Consigne » Recopiez intégralement le passage des données allant de la ligne qui contient « What is the measurable » jusqu'à celle qui contient « 2.46 metres », toutes deux incluses. Ajoutez -100 à chaque nombre figurant dans les réponses, coordonnées comme distances, sans rien changer d'autre.

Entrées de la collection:
•••••
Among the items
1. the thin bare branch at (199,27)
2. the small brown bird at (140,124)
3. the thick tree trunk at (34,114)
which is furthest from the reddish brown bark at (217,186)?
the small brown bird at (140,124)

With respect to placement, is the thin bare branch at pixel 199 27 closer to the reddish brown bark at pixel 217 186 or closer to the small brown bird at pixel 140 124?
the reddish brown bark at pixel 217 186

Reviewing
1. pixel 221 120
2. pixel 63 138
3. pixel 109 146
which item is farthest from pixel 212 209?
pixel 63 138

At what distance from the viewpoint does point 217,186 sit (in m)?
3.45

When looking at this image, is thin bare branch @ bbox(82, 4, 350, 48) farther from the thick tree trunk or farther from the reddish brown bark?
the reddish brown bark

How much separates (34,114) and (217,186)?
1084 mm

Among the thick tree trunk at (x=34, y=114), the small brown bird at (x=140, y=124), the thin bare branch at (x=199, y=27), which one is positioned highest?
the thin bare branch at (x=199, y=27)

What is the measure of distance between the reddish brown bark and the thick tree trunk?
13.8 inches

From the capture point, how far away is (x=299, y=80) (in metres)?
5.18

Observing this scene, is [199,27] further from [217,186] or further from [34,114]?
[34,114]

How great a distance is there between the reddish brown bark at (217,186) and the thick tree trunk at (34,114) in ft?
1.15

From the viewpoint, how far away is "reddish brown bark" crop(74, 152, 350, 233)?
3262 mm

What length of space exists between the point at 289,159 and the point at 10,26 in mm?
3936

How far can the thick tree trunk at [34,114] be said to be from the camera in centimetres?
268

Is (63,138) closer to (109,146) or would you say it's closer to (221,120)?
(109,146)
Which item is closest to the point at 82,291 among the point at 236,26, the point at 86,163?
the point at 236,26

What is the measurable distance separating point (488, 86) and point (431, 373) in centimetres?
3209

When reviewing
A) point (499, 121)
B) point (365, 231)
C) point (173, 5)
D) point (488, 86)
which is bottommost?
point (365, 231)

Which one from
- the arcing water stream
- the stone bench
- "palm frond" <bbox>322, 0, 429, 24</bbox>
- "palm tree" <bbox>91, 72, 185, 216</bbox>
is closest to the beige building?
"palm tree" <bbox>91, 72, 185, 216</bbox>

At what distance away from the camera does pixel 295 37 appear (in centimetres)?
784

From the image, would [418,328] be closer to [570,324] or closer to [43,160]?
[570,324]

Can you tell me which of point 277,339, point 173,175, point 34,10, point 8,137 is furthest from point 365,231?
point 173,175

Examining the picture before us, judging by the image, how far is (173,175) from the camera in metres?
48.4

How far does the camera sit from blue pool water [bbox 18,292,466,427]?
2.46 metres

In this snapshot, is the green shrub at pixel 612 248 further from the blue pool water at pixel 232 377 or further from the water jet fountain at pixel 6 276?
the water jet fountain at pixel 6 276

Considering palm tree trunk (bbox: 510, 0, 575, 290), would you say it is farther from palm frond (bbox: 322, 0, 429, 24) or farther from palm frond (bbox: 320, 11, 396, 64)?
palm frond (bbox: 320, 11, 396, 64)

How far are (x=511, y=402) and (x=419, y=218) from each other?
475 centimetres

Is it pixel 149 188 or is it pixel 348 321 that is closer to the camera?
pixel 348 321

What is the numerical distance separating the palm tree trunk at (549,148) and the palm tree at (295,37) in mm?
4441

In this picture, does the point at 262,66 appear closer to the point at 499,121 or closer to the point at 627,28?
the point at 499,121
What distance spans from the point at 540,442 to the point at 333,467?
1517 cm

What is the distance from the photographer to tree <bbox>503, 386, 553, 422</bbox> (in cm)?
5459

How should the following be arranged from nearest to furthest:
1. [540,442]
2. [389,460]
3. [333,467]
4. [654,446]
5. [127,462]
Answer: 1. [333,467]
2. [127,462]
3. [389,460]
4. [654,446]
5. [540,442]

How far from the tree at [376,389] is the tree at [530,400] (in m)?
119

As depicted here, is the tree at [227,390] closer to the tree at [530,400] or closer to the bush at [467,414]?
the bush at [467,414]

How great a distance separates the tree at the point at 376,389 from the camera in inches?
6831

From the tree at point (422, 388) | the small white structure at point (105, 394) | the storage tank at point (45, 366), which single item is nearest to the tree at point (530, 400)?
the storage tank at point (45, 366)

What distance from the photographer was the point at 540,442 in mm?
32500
•••••
Réponse rédigée »
What is the measurable distance separating point (488, 86) and point (431, 373) in centimetres?
3109

When reviewing
A) point (499, 121)
B) point (365, 231)
C) point (173, 5)
D) point (488, 86)
which is bottommost?
point (265, 131)

Which one from
- the arcing water stream
- the stone bench
- "palm frond" <bbox>322, 0, 429, 24</bbox>
- "palm tree" <bbox>91, 72, 185, 216</bbox>
is closest to the beige building?
"palm tree" <bbox>-9, -28, 85, 116</bbox>

At what distance away from the camera does pixel 295 37 appear (in centimetres)?
684

From the image, would [418,328] be closer to [570,324] or closer to [43,160]?
[470,224]

Can you tell me which of point 277,339, point 173,175, point 34,10, point 8,137 is furthest from point 365,231?
point 73,75

Examining the picture before us, judging by the image, how far is (173,175) from the camera in metres?
-51.6

How far does the camera sit from blue pool water [bbox 18,292,466,427]?
-97.54 metres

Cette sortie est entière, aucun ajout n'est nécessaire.